I appreciate Terry Karkos noting the Pennacook Falls in Rumford with “Spring runoff woes begin early,” in the Sun Journal of April 15.

As Karkos wrote, “The Androscoggin River at Rumford on Tuesday was a roaring spectacle that could be heard throughout the downtown. And that was before 11:30 a.m., when heavy rain began to fall. The flow over Rumford Falls at Brookfield Dam was expected to get even more spectacular Tuesday into Wednesday, (Deputy Director of Oxford County Emergency Management Agency Teresa) Glick said. Featuring a drop of 176 feet, the cascade-type waterfall is the largest vertical falls east of Niagara Falls.”

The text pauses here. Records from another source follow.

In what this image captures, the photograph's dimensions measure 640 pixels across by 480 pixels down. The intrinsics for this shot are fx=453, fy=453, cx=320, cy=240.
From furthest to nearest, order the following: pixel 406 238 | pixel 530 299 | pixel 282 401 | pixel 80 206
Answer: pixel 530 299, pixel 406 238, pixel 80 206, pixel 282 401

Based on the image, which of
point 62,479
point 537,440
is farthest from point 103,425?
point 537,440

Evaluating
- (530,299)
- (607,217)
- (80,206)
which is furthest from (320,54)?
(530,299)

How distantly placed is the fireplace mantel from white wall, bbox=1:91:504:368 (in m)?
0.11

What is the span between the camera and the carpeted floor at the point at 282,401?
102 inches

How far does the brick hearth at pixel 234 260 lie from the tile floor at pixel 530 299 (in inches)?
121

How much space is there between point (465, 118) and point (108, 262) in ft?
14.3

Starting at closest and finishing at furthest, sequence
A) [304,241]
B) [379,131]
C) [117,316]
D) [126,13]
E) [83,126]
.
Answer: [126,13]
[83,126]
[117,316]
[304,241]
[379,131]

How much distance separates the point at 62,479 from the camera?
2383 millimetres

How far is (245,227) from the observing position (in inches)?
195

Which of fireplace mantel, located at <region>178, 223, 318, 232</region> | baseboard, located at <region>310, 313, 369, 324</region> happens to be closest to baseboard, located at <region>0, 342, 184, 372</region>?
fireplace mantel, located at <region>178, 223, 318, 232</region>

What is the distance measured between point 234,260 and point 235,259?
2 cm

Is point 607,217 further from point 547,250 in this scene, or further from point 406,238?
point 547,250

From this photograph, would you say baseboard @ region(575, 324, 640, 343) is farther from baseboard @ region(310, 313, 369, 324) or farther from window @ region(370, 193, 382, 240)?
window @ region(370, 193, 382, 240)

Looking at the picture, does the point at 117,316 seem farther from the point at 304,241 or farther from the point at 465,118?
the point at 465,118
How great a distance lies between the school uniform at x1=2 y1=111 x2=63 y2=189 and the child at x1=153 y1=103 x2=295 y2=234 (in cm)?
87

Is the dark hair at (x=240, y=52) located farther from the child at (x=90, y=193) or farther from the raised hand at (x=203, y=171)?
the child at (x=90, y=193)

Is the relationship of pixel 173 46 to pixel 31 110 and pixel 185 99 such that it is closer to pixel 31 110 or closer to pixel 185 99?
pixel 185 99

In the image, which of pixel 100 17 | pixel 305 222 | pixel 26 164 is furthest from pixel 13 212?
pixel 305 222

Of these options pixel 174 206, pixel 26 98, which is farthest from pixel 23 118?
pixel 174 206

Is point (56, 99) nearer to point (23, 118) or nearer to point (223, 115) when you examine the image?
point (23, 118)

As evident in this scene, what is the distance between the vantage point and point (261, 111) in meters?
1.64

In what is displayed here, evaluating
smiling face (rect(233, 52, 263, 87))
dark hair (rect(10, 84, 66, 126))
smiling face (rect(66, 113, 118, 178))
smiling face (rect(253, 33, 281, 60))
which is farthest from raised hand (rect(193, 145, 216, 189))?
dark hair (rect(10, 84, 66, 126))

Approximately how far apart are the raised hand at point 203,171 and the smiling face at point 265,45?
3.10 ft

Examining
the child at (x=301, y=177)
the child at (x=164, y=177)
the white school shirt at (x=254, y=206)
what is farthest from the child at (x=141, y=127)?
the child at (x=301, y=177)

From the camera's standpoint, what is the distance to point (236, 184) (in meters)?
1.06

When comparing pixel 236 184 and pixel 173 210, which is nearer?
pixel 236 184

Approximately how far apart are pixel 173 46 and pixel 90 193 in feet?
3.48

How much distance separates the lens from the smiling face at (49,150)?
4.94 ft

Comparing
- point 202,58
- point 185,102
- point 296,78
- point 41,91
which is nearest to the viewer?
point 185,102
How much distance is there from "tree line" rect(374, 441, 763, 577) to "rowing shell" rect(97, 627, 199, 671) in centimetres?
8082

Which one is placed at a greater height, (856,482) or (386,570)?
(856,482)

Mt. Katahdin is a landmark in Maine, and the Pennacook Falls in Rumford is a landmark in Maine, New England, the Eastern United States.

Historian George Varney described the Falls as, “ … the grandest cataract in New England,” and the New England Waterfalls Guidebook notes the Falls are “ … worthy of drawing the attention of any form of artist.”

When snow melts and spring rains come to the Rumford Androscoggin River valley, the Pennacook Falls present the majesty and power of nature as no other natural event or place in Maine or New England.

The Androscoggin River and Pennacook Falls have been rejuvenated by Rumford native Edmund Muskie’s leadership in the U.S. Congress for the Clean Water Act. A monument to Muskie is in the park below the falls.

Sadly, however, the Pennacook Falls is seldom promoted as the phenomenal Maine and New England landmark in the spring that rivals even Mt. Katahdin.